Mubadalah.id – Era modern menunjukkan kehidupan manusia serba instan dan praktis, bahkan rasa bersyukur pun acapkali kita tanggalkan. Bukankah demikian? Maraknya perbuatan korupsi, pelecehan seksual, diskriminasi antar sesama, selalu terjadi dengan terus menerus menandakan berkurangnya rasa bersyukur seseorang.
Padahal, seharusnya bersyukur adalah sebuah tindakan yang ringan bukan hanya dalam ucapan. Syukur sendiri dalam etimologi menunjukkan rasa terimakasih dan membalas kebaikan. Sedangkan dalam kamus lisan al-arabi Syukur berarti mengetahui kebaikan dan menyebarkannya
Penggunaan makna syukur dalam kehidupan manusia sangatlah beragam, namun biasanya identik dengan sesuatu yang nilainya lebih, tambah, banyak dan berlimpah. Jika syukur kita kaitkan dengan hewan maka maksudnya adalah hewan yang kuat, artinya hewan tersebut bersyukur meski makanan yang ia makan hanya sedikit. Konsep makna syukur sudah dikenal sejak masa pra-Islam lewat syair-syair Arab Jahiliyah.

YANG PERLU DIKERJAKAN:
- a) Nilailah apakah tiap pernyataan berikut sesuai dengan teks tentang syukur: (i) menurut kamus lisan al-arabi, syukur berarti mengetahui kebaikan dan menyebarkannya; (ii) konsep makna syukur baru dikenal setelah datangnya Islam; (iii) hewan yang dikaitkan dengan syukur adalah hewan yang lemah. Jawab ya atau tidak untuk masing-masing, disertai kutipan persis dari teks yang menentukan jawabannya.
- b) Sebutkan semua perbuatan yang menurut teks tentang syukur menandakan berkurangnya rasa bersyukur seseorang.

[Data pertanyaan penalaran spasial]
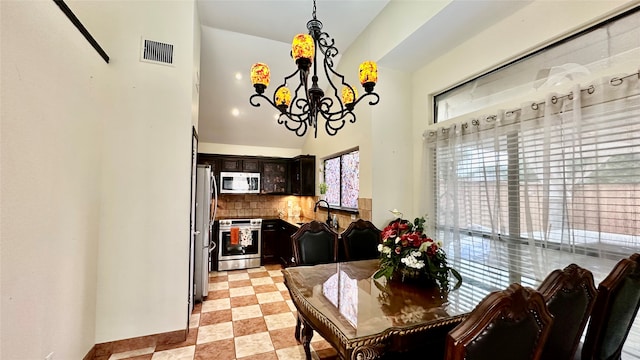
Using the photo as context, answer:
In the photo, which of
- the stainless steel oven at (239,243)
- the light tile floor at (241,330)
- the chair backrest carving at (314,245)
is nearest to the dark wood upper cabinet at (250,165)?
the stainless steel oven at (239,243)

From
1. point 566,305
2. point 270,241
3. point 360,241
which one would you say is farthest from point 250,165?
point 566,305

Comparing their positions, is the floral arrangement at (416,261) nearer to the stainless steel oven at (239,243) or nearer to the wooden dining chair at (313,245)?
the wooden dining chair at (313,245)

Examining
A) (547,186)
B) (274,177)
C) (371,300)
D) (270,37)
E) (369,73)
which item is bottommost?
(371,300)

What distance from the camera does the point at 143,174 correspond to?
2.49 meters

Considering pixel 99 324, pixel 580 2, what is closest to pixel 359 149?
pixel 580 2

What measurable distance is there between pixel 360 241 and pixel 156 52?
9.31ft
---
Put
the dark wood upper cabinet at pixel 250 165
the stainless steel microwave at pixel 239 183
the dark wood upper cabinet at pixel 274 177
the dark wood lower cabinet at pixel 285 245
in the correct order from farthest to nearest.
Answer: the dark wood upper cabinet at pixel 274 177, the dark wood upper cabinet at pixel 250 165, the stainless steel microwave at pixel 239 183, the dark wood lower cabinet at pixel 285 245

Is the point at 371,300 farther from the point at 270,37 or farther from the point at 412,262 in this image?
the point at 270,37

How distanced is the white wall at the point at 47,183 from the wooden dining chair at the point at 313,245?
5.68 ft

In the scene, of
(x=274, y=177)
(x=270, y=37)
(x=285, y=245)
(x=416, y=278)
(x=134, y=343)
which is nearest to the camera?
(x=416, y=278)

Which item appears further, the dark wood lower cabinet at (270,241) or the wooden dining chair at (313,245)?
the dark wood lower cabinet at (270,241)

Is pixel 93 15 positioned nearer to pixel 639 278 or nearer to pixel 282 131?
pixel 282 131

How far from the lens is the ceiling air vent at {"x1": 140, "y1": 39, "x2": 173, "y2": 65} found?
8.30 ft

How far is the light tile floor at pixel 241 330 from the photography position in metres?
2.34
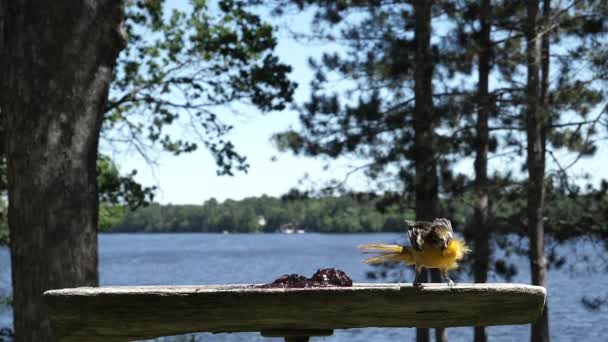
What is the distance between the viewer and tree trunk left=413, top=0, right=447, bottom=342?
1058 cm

JAWABAN TUGAS:
- a)
(i) Ya: "Sedangkan dalam kamus lisan al-arabi Syukur berarti mengetahui kebaikan dan menyebarkannya"
(ii) Tidak: "Konsep makna syukur sudah dikenal sejak masa pra-Islam lewat syair-syair Arab Jahiliyah."
(iii) Tidak: "Jika syukur kita kaitkan dengan hewan maka maksudnya adalah hewan yang kuat"

- b)
- korupsi
- pelecehan seksual
- diskriminasi antar sesama